Loons and geese solve the problem by molting all their flight feathers pretty much simultaneously; if they can’t fly at all during wing feather molt, they might as well minimize their flightless period by getting the molt over with as fast as possible. The trick is timing this molt for when they don’t need to fly.

Loons molt during winter, while they’re out in the great big ocean or Gulf of Mexico. They can dive to elude aerial predators, swim underwater fast to elude swimming predators. When food in one area is scarce, they can swim to new fishing areas.

Geese, on the other hand, have an urgent need to fly during spring and fall, to migrate, but also during the dead of winter, when they feed on fields as well as in water during hunting season.
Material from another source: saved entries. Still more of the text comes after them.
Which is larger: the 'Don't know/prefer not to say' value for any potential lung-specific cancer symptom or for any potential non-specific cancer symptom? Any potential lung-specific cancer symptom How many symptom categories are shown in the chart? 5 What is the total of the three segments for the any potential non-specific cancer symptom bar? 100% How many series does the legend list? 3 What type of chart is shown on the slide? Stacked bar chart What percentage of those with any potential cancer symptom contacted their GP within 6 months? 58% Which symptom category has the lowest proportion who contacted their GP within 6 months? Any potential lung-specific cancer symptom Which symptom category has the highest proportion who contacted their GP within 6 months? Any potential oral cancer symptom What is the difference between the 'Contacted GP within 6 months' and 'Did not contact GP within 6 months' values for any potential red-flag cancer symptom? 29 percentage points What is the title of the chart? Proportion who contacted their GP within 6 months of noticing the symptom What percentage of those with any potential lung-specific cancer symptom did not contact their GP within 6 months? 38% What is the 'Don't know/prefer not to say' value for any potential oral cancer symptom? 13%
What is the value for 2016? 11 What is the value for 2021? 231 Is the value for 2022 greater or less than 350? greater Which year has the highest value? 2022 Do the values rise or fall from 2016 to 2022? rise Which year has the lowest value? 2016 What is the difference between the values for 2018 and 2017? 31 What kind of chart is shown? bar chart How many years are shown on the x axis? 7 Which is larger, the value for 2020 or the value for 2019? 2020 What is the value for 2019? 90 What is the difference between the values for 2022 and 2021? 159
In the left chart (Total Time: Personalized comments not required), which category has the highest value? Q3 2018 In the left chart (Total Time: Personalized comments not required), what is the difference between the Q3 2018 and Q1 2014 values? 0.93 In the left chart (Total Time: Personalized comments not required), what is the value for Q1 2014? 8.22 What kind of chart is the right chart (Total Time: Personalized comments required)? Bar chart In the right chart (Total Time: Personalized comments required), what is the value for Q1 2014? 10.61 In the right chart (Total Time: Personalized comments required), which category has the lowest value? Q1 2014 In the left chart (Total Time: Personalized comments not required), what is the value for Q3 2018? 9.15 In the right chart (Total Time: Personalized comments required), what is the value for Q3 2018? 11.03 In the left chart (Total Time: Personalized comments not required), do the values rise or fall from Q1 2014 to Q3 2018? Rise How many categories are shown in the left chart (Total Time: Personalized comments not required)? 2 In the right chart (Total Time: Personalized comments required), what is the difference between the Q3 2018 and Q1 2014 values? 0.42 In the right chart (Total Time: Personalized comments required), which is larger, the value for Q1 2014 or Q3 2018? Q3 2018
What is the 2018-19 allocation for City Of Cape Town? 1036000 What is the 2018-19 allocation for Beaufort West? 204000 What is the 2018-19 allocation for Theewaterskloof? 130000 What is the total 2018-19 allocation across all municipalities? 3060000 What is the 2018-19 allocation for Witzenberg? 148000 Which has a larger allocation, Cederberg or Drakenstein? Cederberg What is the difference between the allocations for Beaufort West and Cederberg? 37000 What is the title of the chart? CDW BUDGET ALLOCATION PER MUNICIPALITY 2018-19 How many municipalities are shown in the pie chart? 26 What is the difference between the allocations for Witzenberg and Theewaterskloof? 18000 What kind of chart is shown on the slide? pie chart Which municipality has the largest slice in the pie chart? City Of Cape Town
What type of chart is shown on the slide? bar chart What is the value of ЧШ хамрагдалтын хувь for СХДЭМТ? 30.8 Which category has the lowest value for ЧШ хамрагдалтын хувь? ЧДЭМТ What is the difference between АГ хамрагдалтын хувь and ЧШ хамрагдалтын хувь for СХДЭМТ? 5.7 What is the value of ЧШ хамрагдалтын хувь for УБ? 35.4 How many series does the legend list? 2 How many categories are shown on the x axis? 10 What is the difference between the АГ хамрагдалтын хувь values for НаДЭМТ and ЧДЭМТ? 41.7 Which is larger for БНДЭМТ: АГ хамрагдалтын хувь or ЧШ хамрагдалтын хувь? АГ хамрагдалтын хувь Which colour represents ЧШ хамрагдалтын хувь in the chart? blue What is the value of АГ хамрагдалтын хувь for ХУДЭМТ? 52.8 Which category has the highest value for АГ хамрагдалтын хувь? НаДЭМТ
Meg was right to question whether geese could go through the nesting period without flight—at that point, a predator discovering the nest would force the goose to find a whole new place to start anew, so flying would still be important. It’s after the eggs hatch that geese start molting. They don’t dare fly away from their dependent young, and at this point they won’t be re-nesting if they do face a disaster.

Baby Canada Goose

Geese choose a nest site that is close to feeding areas, both on land and in the water, and for a few weeks, the entire family gets about by walking or swimming. The goslings will be ready to take wing as their parents finish up their own molt. The family will stay together through fall migration and winter.

One of the things I love about birds is how each species has its own strategies for survival. Some seem simple and straightforward. But even very simple processes, like keeping plumage fresh by molting feathers, can have some surprising complexities.